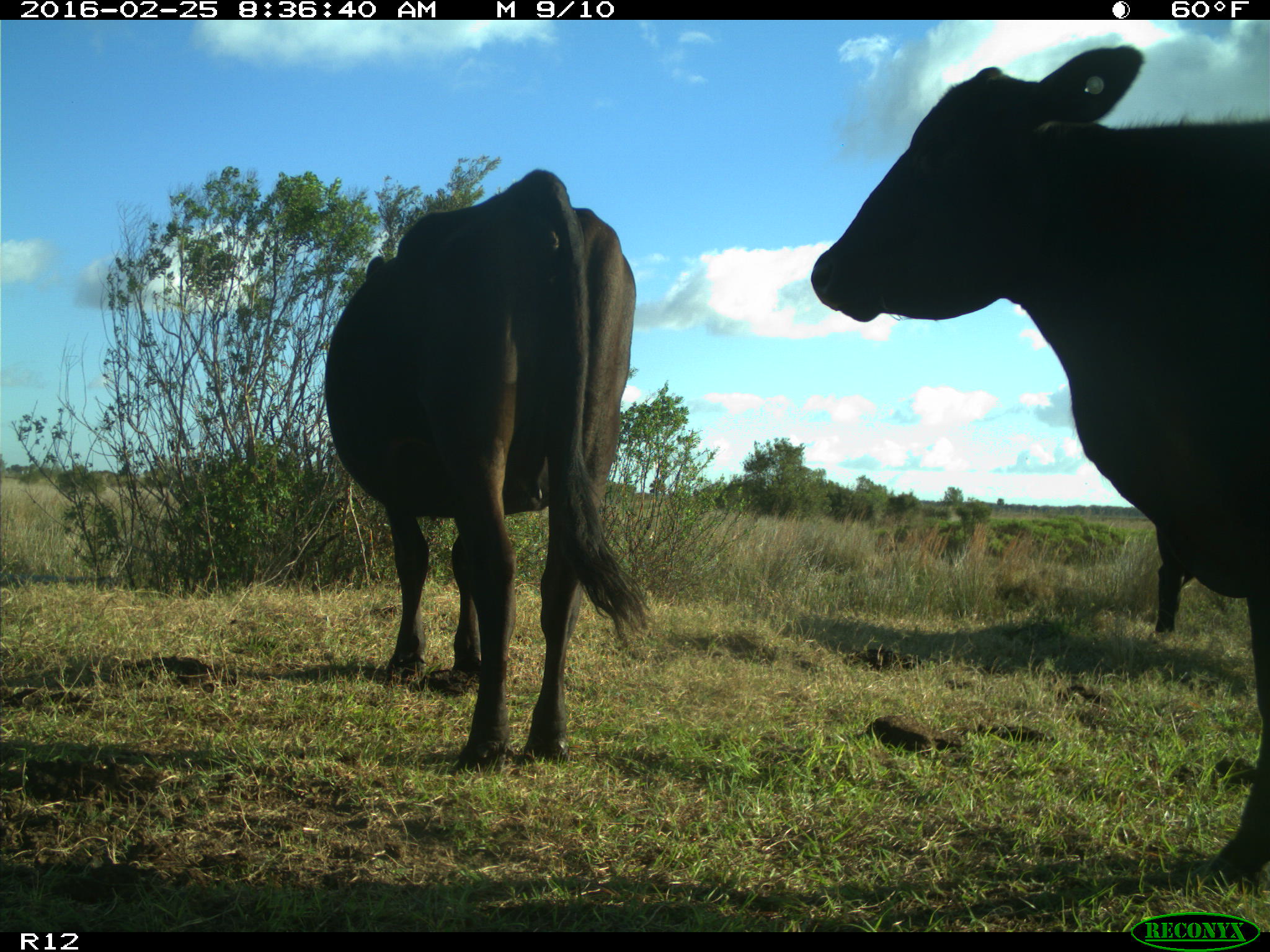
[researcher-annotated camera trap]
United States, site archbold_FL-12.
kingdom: Animalia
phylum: Chordata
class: Mammalia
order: Artiodactyla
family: Bovidae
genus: Bos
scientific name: Bos taurus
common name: domestic cow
Bos taurus (domestic cow).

....................

◆ **Problem to solve**: Retype exactly the line with "United States, site archbold_FL-12." and each line after it until the records end, and include no other line.

◆ **Response to the task**:
United States, site archbold_FL-12.
kingdom: Animalia
phylum: Chordata
class: Mammalia
order: Artiodactyla
family: Bovidae
genus: Bos
scientific name: Bos taurus
common name: domestic cow
Bos taurus (domestic cow).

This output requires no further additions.